Stored data
.....
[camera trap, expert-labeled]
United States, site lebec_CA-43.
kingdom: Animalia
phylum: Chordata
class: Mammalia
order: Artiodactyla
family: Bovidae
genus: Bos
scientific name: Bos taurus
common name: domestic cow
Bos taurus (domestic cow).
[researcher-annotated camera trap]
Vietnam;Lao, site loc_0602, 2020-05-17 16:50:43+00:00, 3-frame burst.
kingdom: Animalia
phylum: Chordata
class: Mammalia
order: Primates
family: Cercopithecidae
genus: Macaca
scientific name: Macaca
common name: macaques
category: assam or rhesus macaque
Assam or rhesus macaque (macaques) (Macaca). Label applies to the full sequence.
.....
Nothing should appear in the answer except the lines from the one containing "common name: domestic cow" to the end of the data above, reproduced exactly.

(RESPONSE BELOW)
common name: domestic cow
Bos taurus (domestic cow).
[researcher-annotated camera trap]
Vietnam;Lao, site loc_0602, 2020-05-17 16:50:43+00:00, 3-frame burst.
kingdom: Animalia
phylum: Chordata
class: Mammalia
order: Primates
family: Cercopithecidae
genus: Macaca
scientific name: Macaca
common name: macaques
category: assam or rhesus macaque
Assam or rhesus macaque (macaques) (Macaca). Label applies to the full sequence.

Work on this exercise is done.